Infatti il Fisco non ti chiede di calcolare con 2 cifre decimali ogni articolo della fattura, non lo potrebbe MAI fare; l'unica cosa che ti chiede è di evidenziare sul documento l'imponibile, l'imposta e il totale fattura (oppure gli imponibili distinti per aliquota, le relative imposte e il totale fattura), arrotondati al centesimo di euro.
art. 21, punto 2, lettera l) DPR 633/72
Decreto IVA Aggiornato.
Non so chi ti abbia chiesto di evidenziare "OVUNQUE" due decimali ma per quello che ti ho scritto prima è errato. E' errato soprattutto perchè obbligando ad usare due decimali nei calcoli con gli articoli non rappresenti il vero valore economico del prodotto. Nell'esempio da me e da te riportato ho venduto un prodotto al prezzo di 21,60 ivato al 4% che è ben diverso da 20,77 + iva al 4% come tu stesso hai evidenziato.
Per lavoro ho a che fare con colleghi commercialisti come me e diversi programmi di contabilità e fatturazione (METODO, IPSOA/WKI, ZUCCHETTI, ecc.) e nessuno, dico nessuno ha mai imposto di usare due decimali nei calcoli degli articoli.
Nel mio post ti citavo l'esempio della bolletta energetica in quanto le aziende elettriche e coloro che prima dell'euro usavano prezzi in lire molto piccoli hanno avuto a che fare con il problema degli arrotondamenti che avrebbe provocato significati discostamenti con l'introduzione dell'euro:
Euro RegoleMi soffermo su un capoverso del documento appena citato :
Citazione:Seguendo questa stessa impostazione l’Agenzia delle Dogane – Direzione centrale dell’imposizione indiretta sulla produzione e sui consumi rispondendo ad un quesito avanzata da Federelettrica circa le modalità di conversione e arrotondamento da applicare nel caso delle aliquote di imposta precisa “Circa la modalità degli
arrotondamenti, si precisa che nel caso delle aliquote d’imposta dell’energia elettrica, l’estensione agli importi inferiori alla lira del principio matematico
contenuto nella norma generale impone l’utilizzo di almeno:
- sei cifre decimali per gli importi originariamente espressi in decimi di lire
- sette cifre decimali per gli importi originariamente espressi in centesimi di lire.

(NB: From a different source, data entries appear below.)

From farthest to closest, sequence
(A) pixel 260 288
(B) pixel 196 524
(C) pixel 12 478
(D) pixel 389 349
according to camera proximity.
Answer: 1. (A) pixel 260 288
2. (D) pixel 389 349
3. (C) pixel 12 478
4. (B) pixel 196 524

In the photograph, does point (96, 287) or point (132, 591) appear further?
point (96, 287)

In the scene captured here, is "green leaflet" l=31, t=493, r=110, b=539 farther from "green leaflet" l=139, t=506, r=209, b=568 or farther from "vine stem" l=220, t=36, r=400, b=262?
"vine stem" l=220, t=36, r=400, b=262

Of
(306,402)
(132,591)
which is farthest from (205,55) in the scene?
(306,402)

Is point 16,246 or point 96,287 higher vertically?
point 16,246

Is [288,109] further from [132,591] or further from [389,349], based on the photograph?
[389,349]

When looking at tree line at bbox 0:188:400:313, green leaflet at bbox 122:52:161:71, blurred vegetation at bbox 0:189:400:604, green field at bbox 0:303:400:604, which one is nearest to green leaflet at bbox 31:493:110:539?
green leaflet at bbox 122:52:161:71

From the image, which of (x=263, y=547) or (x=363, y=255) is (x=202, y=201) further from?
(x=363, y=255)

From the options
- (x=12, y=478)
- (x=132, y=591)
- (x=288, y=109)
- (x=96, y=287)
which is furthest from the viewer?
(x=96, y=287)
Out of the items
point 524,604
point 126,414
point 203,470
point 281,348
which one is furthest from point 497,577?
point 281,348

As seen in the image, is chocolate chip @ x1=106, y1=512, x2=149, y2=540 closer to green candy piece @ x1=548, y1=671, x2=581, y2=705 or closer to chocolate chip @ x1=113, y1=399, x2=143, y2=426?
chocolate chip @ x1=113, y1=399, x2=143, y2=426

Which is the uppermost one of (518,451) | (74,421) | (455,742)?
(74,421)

Si ribadisce che l’utilizzo di aliquote di accisa in euro riguarda esclusivamente i calcoli intermedi per la determinazione degli importi da versare o contabilizzare. Ne
consegue che l’arrotondamento alla seconda cifra decimale è da effettuare sulla cifra risultante dalle operazioni suddette destinata ad essere versata o contabilizzata”
Sintetizzando, è proprio aumentando il numero dei decimali nei calcoli che si raggiunge una certa precisione negli importi e che l'arrotondamento alla 2 cifra decimale deve essere fatto solo su somme che devono essere versate e contabilizzate, siano accise o imposte.
Tornando a noi, dalla mia esperienza 6 cifre decimali nei prezzi degli articoli ti permettono di avere un importo molto preciso e di evitare qualsiasi correzione;
come già accennato nell'altro mio post, ad MF serve il sesto decimale ed il gioco è fatto.
Esiste la possibilità per coloro che fatturano a clienti privati (con codice fiscale) di esporre i prezzi IVA compresa nel corpo della fattura (l'ho fatto con un modello ad hoc di MF 3.5.4) e di conservare semplicemente il riepilogo IMPONIBILE/IMPOSTA in calce al modello, come già avviene.
Sperando di essere stato abbastanza chiaro, auguro un buon lavoro a tutti.